• [Exercise description]: Copy out every one of the following records word for word, leaving out the pictures.
-------- Input rows --------
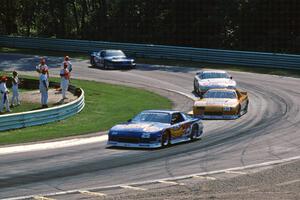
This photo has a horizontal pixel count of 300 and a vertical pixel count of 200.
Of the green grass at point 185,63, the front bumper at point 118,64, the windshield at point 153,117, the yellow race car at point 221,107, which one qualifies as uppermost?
the windshield at point 153,117

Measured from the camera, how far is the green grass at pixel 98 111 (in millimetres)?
22641

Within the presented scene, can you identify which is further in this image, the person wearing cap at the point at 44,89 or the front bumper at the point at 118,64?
the front bumper at the point at 118,64

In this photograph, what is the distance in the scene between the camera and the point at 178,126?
69.2 ft

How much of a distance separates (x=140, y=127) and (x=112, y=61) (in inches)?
987

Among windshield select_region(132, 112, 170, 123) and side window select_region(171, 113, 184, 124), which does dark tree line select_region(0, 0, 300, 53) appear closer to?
side window select_region(171, 113, 184, 124)

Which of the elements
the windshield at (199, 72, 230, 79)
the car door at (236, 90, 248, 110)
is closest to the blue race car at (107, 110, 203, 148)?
the car door at (236, 90, 248, 110)

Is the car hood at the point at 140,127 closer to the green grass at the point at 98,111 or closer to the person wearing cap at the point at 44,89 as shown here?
Answer: the green grass at the point at 98,111

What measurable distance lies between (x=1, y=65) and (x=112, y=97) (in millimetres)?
16646

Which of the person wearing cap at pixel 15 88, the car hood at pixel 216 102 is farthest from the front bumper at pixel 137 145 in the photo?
the person wearing cap at pixel 15 88

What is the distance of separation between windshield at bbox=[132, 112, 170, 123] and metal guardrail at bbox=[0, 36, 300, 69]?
24.8 metres

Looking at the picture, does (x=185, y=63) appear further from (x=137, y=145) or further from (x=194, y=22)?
(x=137, y=145)

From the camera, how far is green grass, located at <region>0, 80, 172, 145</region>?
74.3 feet

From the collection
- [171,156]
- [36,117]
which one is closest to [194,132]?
[171,156]

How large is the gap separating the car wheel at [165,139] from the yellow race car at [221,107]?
6.56m
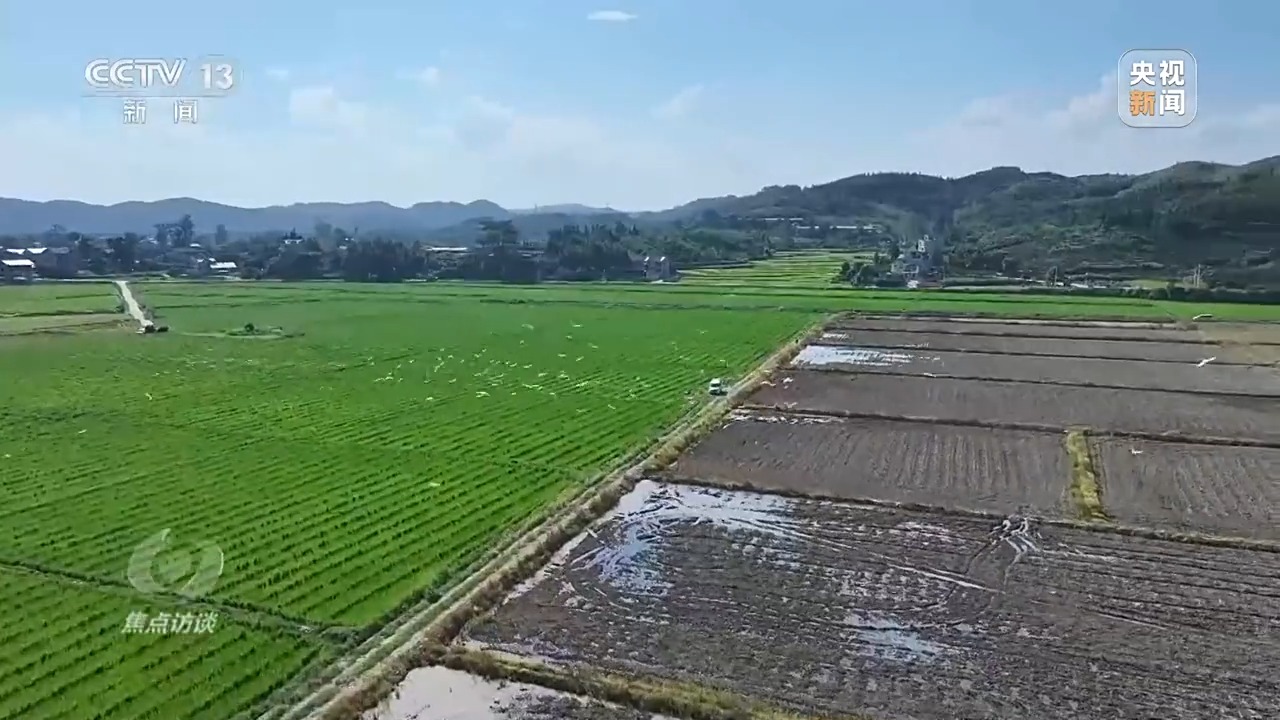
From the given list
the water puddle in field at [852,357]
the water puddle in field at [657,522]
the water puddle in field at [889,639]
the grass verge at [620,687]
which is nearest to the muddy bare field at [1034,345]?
the water puddle in field at [852,357]

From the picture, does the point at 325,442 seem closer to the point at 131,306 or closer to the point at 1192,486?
the point at 1192,486

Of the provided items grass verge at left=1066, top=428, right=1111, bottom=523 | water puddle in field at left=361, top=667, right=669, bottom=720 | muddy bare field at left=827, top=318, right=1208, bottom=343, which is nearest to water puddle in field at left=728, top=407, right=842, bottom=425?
grass verge at left=1066, top=428, right=1111, bottom=523

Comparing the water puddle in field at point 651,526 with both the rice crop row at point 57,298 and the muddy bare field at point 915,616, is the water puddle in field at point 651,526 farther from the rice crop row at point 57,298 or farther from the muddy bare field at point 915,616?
the rice crop row at point 57,298

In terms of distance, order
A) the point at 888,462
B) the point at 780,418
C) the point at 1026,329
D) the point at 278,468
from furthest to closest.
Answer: the point at 1026,329 → the point at 780,418 → the point at 888,462 → the point at 278,468

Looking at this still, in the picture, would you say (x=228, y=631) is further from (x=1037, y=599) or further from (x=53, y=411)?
(x=53, y=411)

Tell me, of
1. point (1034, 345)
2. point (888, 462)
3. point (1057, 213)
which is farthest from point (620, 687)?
point (1057, 213)

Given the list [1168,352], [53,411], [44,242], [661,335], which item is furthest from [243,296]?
[44,242]

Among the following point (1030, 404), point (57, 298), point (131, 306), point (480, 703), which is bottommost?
point (480, 703)
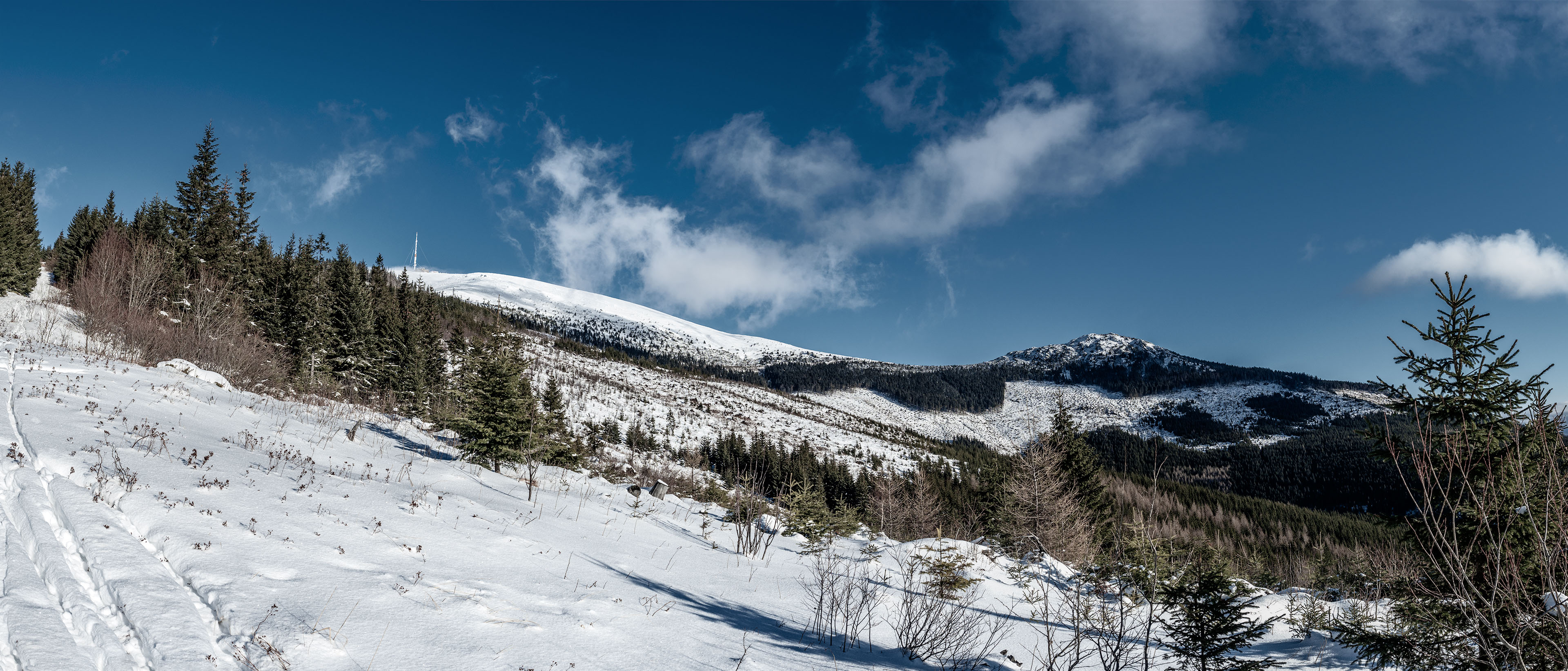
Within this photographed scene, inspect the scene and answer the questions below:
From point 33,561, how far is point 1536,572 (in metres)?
17.2

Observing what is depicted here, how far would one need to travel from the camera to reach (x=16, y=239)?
3070 cm

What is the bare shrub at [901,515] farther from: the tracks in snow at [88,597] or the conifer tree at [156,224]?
the conifer tree at [156,224]

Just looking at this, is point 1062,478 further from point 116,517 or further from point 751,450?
point 751,450

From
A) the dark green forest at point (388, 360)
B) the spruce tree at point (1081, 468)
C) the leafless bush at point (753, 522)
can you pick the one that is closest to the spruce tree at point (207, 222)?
the dark green forest at point (388, 360)

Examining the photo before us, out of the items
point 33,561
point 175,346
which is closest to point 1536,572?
point 33,561

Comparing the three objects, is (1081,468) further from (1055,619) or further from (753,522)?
(753,522)

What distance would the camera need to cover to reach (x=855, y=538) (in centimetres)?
1923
--------
• [Answer to the task]:
This photo has a horizontal pixel count of 300 and a vertical pixel count of 200.
Of the green grass at point 185,63, the front bumper at point 118,64, the windshield at point 153,117, the yellow race car at point 221,107, which one qualifies as uppermost?
the windshield at point 153,117

Measured from the camera, how far is the green grass at pixel 98 111 (in millimetres)?
22641

Within the presented scene, can you identify which is further in this image, the person wearing cap at the point at 44,89 or the front bumper at the point at 118,64?
the front bumper at the point at 118,64

In this photograph, what is the distance in the scene between the camera and the point at 178,126?
69.2 ft

How much of a distance separates (x=140, y=127) and (x=112, y=61) (in inches)?
987

Among windshield select_region(132, 112, 170, 123) and side window select_region(171, 113, 184, 124), which does dark tree line select_region(0, 0, 300, 53) appear closer to?
side window select_region(171, 113, 184, 124)

Which of the elements
the windshield at (199, 72, 230, 79)
the car door at (236, 90, 248, 110)
is closest to the blue race car at (107, 110, 203, 148)?
the car door at (236, 90, 248, 110)

Is the car hood at the point at 140,127 closer to the green grass at the point at 98,111 or closer to the person wearing cap at the point at 44,89 as shown here?
Answer: the green grass at the point at 98,111

What measurable distance lies between (x=1, y=65) and (x=112, y=97) (in millimetres)?
16646

Which of the person wearing cap at pixel 15 88, the car hood at pixel 216 102 is farthest from the front bumper at pixel 137 145 in the photo?
the person wearing cap at pixel 15 88

What is the distance of separation between windshield at bbox=[132, 112, 170, 123] and metal guardrail at bbox=[0, 36, 300, 69]?
24.8 metres

Looking at the picture, does (x=185, y=63) appear further from (x=137, y=145) or further from (x=194, y=22)?
(x=137, y=145)

From the camera, how far is green grass, located at <region>0, 80, 172, 145</region>?
74.3 feet

From the collection
- [171,156]
- [36,117]
which one is closest to [194,132]?
[171,156]

How large is the gap separating the car wheel at [165,139] from the yellow race car at [221,107]?
6.56m
From the given list
the water puddle in field at [852,357]
the water puddle in field at [657,522]
the water puddle in field at [889,639]
the grass verge at [620,687]
which is nearest to the muddy bare field at [1034,345]?
the water puddle in field at [852,357]

From the picture, does the point at 325,442 seem closer to the point at 131,306 or closer to the point at 1192,486?
the point at 1192,486

Of the provided items grass verge at left=1066, top=428, right=1111, bottom=523 | water puddle in field at left=361, top=667, right=669, bottom=720 | muddy bare field at left=827, top=318, right=1208, bottom=343, which is nearest to water puddle in field at left=728, top=407, right=842, bottom=425?
grass verge at left=1066, top=428, right=1111, bottom=523

Comparing the water puddle in field at point 651,526 with both the rice crop row at point 57,298 and the muddy bare field at point 915,616, is the water puddle in field at point 651,526 farther from the rice crop row at point 57,298 or farther from the muddy bare field at point 915,616?
the rice crop row at point 57,298

In terms of distance, order
A) the point at 888,462
B) the point at 780,418
C) the point at 1026,329
D) the point at 278,468
from furthest to closest.
Answer: the point at 1026,329 → the point at 780,418 → the point at 888,462 → the point at 278,468

Looking at this still, in the picture, would you say (x=228, y=631) is further from (x=1037, y=599) or further from (x=53, y=411)?
(x=53, y=411)

Tell me, of
1. point (1034, 345)
2. point (888, 462)
3. point (1057, 213)
which is farthest from point (620, 687)?
point (1057, 213)

Given the list [1168,352], [53,411], [44,242], [661,335], which item is furthest from [243,296]?
[44,242]

Among the following point (1030, 404), point (57, 298), point (131, 306), point (480, 703), which is bottommost?
point (480, 703)
Within this photographed scene, inspect the scene and answer the questions below:
From point 33,561, how far is point 1536,572 (in metres)?
17.2

Observing what is depicted here, how far would one need to travel from the camera to reach (x=16, y=239)?
3070 cm

What is the bare shrub at [901,515] farther from: the tracks in snow at [88,597] or the conifer tree at [156,224]?
the conifer tree at [156,224]

Just looking at this, is point 1062,478 further from point 116,517 or further from point 751,450?
point 751,450

From
A) the dark green forest at point (388, 360)
B) the spruce tree at point (1081, 468)
C) the leafless bush at point (753, 522)
can you pick the one that is closest to the spruce tree at point (207, 222)?
the dark green forest at point (388, 360)

Examining the photo before us, out of the items
point 33,561
point 175,346
which is closest to point 1536,572?
point 33,561

Comparing the three objects, is (1081,468) further from (1055,619) or further from (753,522)?
(753,522)

What distance would the camera need to cover to reach (x=855, y=538) (in centimetres)?
1923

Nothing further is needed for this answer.